見渡す限り丘陵地帯が広がっているデュフォーは、娯楽がない。釣りができる川はあるが、狩猟ができる狩場はない。風光明媚な場所もなく、ただ長閑な田舎の風景が広がっているだけだ。
デュフォーで生まれ育ったマリー・ルーは、北部のサンノールにある修道院で五年間過ごした以外は、ずっと領地で暮らしている。叔母の嫁ぎ先であるショロン伯爵家は数え切れないくらい訪ねているが、母親の実家がある王都へは一度も行ったことがない。修道院時代の友人たちからは、王都の社交界へ顔を出してはどうかと誘いの手紙が頻繁に送られてくるが、財政難のためその予定もない。
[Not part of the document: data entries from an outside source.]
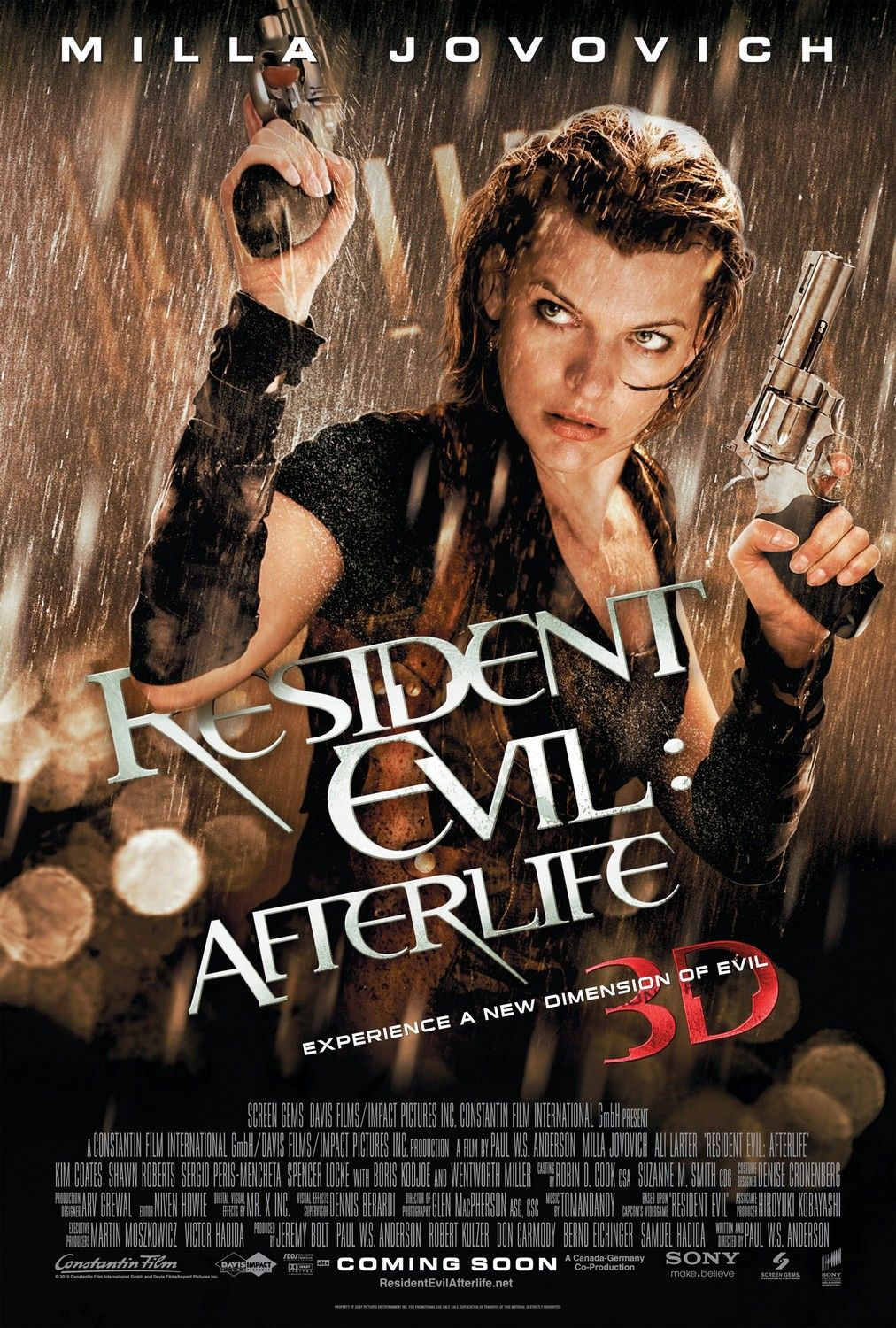 Resident Evil Afterlife (2010) - film poster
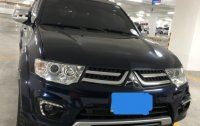 Black Mitsubishi Asx for sale in Quezon city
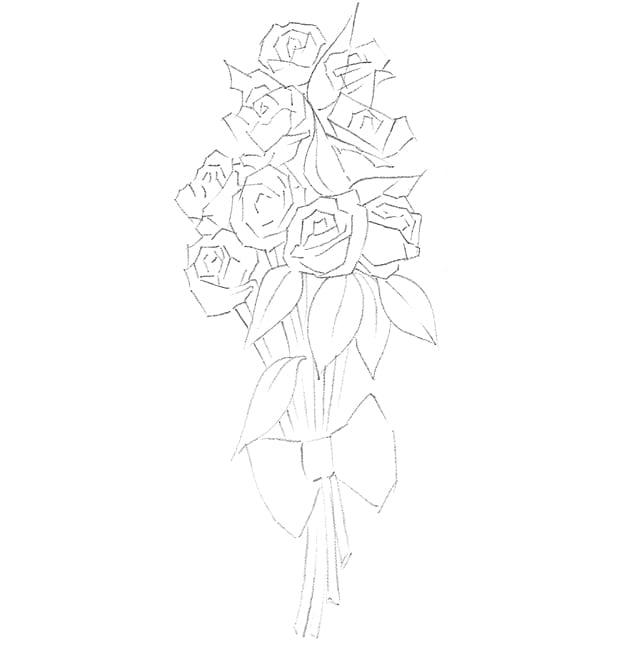 Как нарисовать красивый букет карандашом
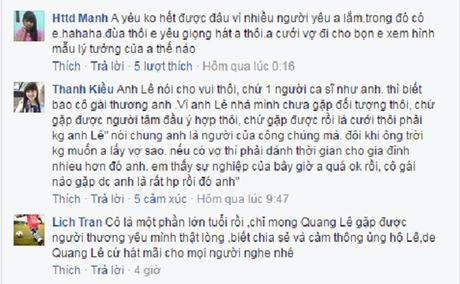 Quang Le di dom chia se quyet dinh moi trong tinh yeu cua minh - Anh 3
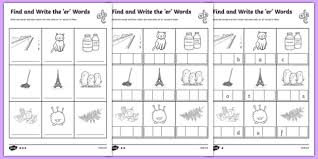 find and write the er words differentiated activity sheet pack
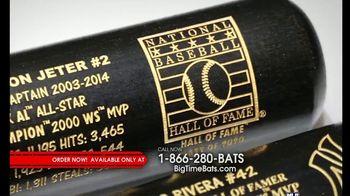 Big Time Bats TV Spot, 'Jeter & Rivera Hall of Fame Two Bat Set' - Thumbnail 2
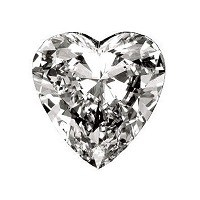 Man-made diamond_heartshape_8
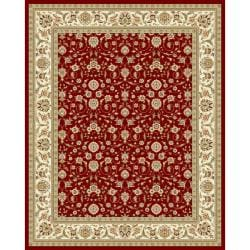 Lyndhurst Collection Floral Burgundy/ Ivory Rug (9' x 12')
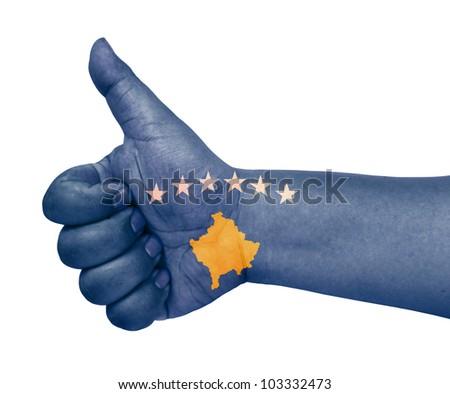Kosovo flag on thumb up gesture like icon on white background - stock photo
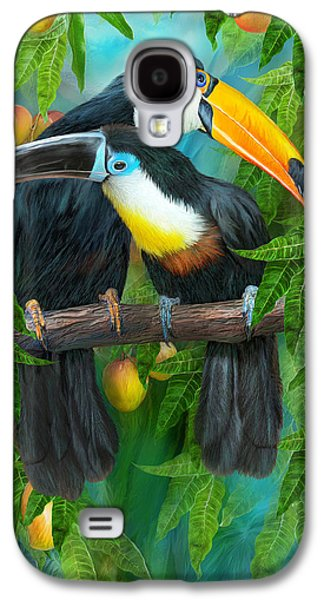 Tropic Spirits - Toucans Galaxy S4 Case by Carol Cavalaris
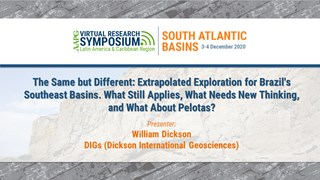 The Same but Different: Extrapolated Exploration for Brazil's Southeast Basins. What Still Applies, What Needs New Thinking, and What About Pelotas?
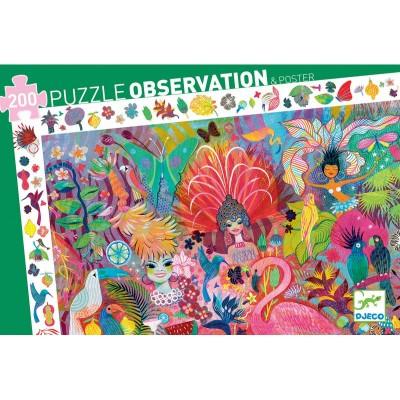 PUZZLE OBSERVATION- CARNAVAL DE RIO - 200 PCS - DJECO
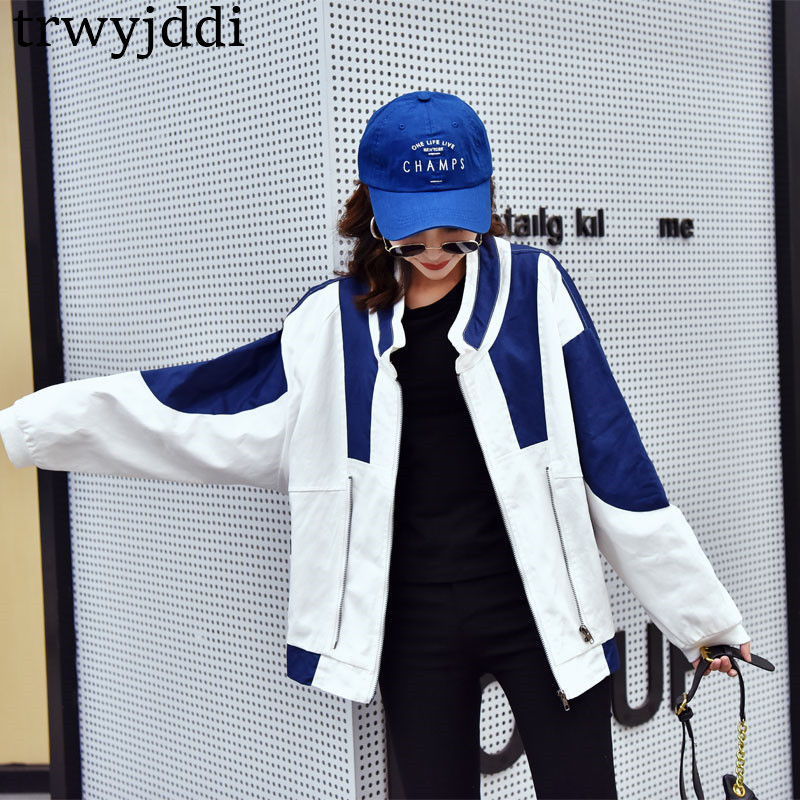 2019 New Spring Autumn Harajuku bf port wind Tooling   Basic     Jacket   Women Korean Loose baseball uniform Coats N453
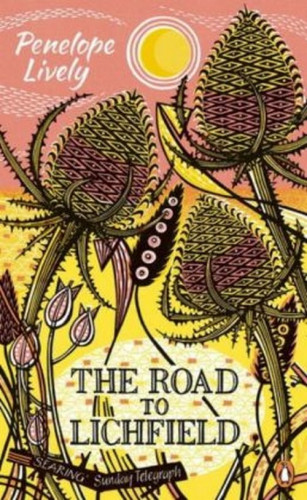 The Road to Lichfield - Penelope Lively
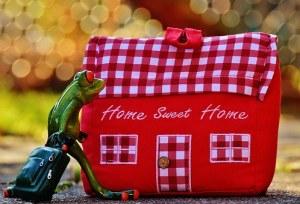 home-sweet-home -home-1247153__340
叔母を訪ねてアメレールへ出掛ける以外はデュフォーに籠もっている彼女にとって、兄の客人とはいえ、誰かが屋敷を訪ねてくるというのはちょっとした大事件だ。
「きっと、男性ですわ」
主人と一緒になって騒いでしまったことを反省しつつ、セリアが当て推量で言った。
「女性だったら、どのような年齢の方にせよ、よほど家格が釣り合わない方でない限りはエクトル様もお嬢様にご紹介されるはずだと思うんです。それに、エクトル様のお客様としてお迎えされる方であれば、それなりの身分がある方でしょう? そのような方がお屋敷にいらっしゃるというのにお嬢様にご紹介なさらないのであれば、男性に違いありません」
「男性、ねぇ」
「それも、きっとエクトル様くらいの若い紳士に違いありませんわ」
エクトルが若いかどうかについては、マリー・ルーにはいささか疑問の余地があったが、聞き流すことにした。問題は、なぜ客人が男性だと、兄は自分を叔母の屋敷へ行かせようとするのか、ということだ。
「そのお客様は、お嬢様をショロン伯爵家へ避難させなければならないような問題を抱えていらっしゃる方なのではないでしょうか」
「問題って?」
「それはあたしもよくわかりませんけれど」
セリアは言葉を濁したが、見当が付いているらしい口振りだ。
「で、本当に戻るんですか?」
まじまじと女主人を凝視し、セリアが再度確認をする。
「戻るわよ。お兄様のお客様って方を見てみたいんだもの。わざわざわたしを遠ざけたってことは、なにかそれなりの理由があるはずよ。それがなんなのか、知りたいわ」
好奇心に満ちた眼差しで、マリー・ルーは力強く断言した。